Trials and Joy

Trials and Joy

Recently, a cocktail of circumstances caused me to lose my joy. You know how it is, any one of them on their own is tough but manageable, but when they all descend on you, it feels like the perfect storm. In the storm I could look at the horizon, and all I could see was wave after wave. On one particular evening at rush hour (which should really be called ‘park hour’) as I was commuting around the M25, right around the M3 junction (Surrey Police tell me it is the busiest junction in Europe, and I believe them), I was meditating on James 1:2-4. “Count it all joy, my brothers, when you meet trials of various kinds, for you know that the testing of your faith produces steadfastness. And let steadfastness have its full effect, that you may be perfect and complete, lacking in nothing.”

I knew I was not counting it all joy. I suppose I could have yelled at myself saying “What’s wrong with you Pastor Matt! Be joyful!!!” But I’m not sure that would have done anything besides make me feel more powerless at my inability to conjure up joy. The fact of the matter is, I was trying to find my joy somewhere else. The trials made it impossible for that ‘happy place’ to bring me joy and so I was without joy.
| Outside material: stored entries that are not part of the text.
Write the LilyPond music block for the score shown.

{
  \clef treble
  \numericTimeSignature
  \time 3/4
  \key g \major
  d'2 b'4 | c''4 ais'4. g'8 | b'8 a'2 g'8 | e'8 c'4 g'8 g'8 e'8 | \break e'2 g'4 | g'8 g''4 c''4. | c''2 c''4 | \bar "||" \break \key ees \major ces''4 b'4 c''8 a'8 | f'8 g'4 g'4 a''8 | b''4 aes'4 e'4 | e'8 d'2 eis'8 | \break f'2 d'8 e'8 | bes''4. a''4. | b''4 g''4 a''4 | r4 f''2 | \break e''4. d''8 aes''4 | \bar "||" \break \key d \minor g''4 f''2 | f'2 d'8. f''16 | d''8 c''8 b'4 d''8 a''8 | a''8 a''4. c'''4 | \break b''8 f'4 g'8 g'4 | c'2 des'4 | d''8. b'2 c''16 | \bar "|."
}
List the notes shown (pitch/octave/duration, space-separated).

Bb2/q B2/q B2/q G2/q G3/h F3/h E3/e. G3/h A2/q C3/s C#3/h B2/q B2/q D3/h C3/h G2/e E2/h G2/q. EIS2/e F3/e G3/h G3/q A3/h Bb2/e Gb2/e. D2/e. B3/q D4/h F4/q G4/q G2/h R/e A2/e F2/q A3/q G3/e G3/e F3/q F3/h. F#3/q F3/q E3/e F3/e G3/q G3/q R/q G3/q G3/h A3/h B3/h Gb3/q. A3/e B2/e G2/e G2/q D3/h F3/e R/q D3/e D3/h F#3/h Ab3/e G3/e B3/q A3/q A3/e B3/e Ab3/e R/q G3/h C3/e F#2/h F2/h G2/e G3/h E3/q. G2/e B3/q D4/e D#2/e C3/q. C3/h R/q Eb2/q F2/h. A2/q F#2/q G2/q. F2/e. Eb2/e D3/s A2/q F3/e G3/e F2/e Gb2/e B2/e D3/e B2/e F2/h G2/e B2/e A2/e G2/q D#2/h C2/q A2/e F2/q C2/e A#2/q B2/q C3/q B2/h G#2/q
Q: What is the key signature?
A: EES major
Instead of trying to pull myself up by the proverbial bootstraps, I thought about the source of joy in these verses.

James is saying that we should count it joy because God is at work! Think about this. Trials tend to make me think God has abandoned me. Rather, trials are actually the finger of God working good in my life. God’s goal is that I would be complete and lack nothing. Thus the fact that God has allowed the trial (or even the perfect storm) is an act of his loving care perfecting me. God is present. God is active. God is changing me. He is changing me by revealing to me where my joy has wandered. He is changing me by teaching me patience and perseverance. He is changing me by causing me to yield to God’s agenda of change. He loves me too much to leave me unchanged.

It was at this point that I began to count it all joy. It was seeing the loving and committed hand of God work on my life, not through the absence of trial, but through the presence of the trial. How do you respond to trials and hardship? What is your view of God’s purposes and God’s love in those moments? Do you beat yourself up for not having joy? Or do you look to the joy giver and recognize his love at work in your life? We count it all joy because we know God is covenanted with us and is committed to our becoming more like Jesus. He works faithfully to change us. He has not abandoned us… rather he is radically present. So count it all joy. See how he loves you, and let that love perfect you and complete you.